DATE: April 25, 2019

SNIP: On April 23, the U.S. Environmental Protection Agency (EPA) told two environmental groups that it had decided it was “not necessary” to update the federal standards handling toxic waste from oil and gas wells, including the waste produced by fracking.

State regulators have repeatedly proved unable to prevent the industry’s toxic waste from entering America’s drinking water supplies, including both private wells and the rivers from which public drinking water supplies are drawn, the Environmental Protection Agency concluded in a 2017 national study.

The corrosive salt-laden wastewater from fracked wells has been spread on roads as a de-icer. It’s been sprayed into the air in the hopes of evaporating the water — a practice that spreads its blend of volatile chemicals into the air instead. Oil industry wastewater has even been used to irrigate crops — in California, where state regulators haven’t set rules to keep dangerous chemicals like the carcinogen benzene out of irrigation water.

Collected data entries
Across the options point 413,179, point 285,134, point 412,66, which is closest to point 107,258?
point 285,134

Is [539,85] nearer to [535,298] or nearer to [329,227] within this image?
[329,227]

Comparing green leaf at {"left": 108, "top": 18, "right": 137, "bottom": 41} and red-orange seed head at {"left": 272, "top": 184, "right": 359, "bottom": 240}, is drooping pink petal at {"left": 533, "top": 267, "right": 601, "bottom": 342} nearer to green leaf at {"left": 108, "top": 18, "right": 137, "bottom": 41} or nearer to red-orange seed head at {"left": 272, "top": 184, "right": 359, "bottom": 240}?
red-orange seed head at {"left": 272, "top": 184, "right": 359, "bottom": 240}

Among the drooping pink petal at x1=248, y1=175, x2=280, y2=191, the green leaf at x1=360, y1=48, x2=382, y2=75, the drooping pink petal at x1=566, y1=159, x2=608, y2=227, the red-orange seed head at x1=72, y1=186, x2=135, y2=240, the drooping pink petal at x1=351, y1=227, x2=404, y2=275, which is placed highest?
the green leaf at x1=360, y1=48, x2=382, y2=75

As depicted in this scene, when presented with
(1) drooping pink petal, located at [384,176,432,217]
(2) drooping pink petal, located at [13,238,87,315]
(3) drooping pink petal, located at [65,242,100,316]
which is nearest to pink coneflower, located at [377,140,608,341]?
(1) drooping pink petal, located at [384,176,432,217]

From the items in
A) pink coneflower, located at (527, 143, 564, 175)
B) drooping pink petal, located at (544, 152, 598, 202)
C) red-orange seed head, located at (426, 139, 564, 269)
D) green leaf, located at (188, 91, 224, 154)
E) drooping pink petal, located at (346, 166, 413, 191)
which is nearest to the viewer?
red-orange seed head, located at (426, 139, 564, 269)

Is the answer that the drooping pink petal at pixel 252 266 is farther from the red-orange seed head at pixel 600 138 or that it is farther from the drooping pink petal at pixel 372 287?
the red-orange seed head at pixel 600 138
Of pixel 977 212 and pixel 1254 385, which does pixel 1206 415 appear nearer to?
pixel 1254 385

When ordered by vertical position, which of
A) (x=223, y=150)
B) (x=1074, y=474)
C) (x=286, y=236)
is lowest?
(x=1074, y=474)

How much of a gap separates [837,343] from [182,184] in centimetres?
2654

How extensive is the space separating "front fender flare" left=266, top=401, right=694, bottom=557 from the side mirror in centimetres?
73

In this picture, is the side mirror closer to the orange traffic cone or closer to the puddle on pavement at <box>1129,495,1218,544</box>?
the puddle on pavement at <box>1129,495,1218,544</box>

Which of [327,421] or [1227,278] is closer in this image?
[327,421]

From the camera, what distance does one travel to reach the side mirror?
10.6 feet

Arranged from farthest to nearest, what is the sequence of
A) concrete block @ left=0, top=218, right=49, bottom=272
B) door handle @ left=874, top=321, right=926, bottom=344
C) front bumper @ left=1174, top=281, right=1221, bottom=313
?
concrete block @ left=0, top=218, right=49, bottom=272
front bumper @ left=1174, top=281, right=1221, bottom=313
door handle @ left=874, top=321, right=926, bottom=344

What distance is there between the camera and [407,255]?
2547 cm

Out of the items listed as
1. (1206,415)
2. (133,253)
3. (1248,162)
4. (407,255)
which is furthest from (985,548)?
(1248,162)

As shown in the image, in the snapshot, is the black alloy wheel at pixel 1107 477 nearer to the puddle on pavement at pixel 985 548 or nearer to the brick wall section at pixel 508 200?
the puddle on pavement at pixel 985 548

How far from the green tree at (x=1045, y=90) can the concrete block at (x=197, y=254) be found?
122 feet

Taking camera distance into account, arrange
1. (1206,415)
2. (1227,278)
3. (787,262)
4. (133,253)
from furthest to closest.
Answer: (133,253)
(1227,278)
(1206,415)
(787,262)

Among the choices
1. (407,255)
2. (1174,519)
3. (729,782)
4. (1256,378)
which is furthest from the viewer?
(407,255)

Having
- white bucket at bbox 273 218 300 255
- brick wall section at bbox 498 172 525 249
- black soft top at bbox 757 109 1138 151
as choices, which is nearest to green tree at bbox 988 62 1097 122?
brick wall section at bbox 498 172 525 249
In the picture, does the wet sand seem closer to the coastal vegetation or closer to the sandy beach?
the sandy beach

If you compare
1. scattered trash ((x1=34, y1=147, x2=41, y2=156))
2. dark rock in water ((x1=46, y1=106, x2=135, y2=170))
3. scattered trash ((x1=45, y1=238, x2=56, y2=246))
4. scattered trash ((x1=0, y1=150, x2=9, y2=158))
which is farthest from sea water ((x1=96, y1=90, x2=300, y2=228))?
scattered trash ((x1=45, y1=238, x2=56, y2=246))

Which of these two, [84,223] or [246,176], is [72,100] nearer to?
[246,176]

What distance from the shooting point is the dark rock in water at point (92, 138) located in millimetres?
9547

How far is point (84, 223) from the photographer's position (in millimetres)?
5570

REQUIRED ACTIONS:
• A. Answer these questions using the text on oil and gas waste:
(i) On what date did the EPA tell two environmental groups that updating the federal standards was "not necessary"?
(ii) In what year did the EPA conclude in a national study that state regulators had been unable to keep the industry's toxic waste out of drinking water supplies?
(iii) Which carcinogen is named as a dangerous chemical that California regulators haven't set rules to keep out of irrigation water?
• B. Retype the part of the text on oil and gas waste that opens with the words containing "SNIP: On April" and closes with "2017 national study.".

TASK SOLUTIONS:
• A.
(i) April 23
(ii) 2017
(iii) Benzene

• B.
SNIP: On April 23, the U.S. Environmental Protection Agency (EPA) told two environmental groups that it had decided it was “not necessary” to update the federal standards handling toxic waste from oil and gas wells, including the waste produced by fracking.

State regulators have repeatedly proved unable to prevent the industry’s toxic waste from entering America’s drinking water supplies, including both private wells and the rivers from which public drinking water supplies are drawn, the Environmental Protection Agency concluded in a 2017 national study.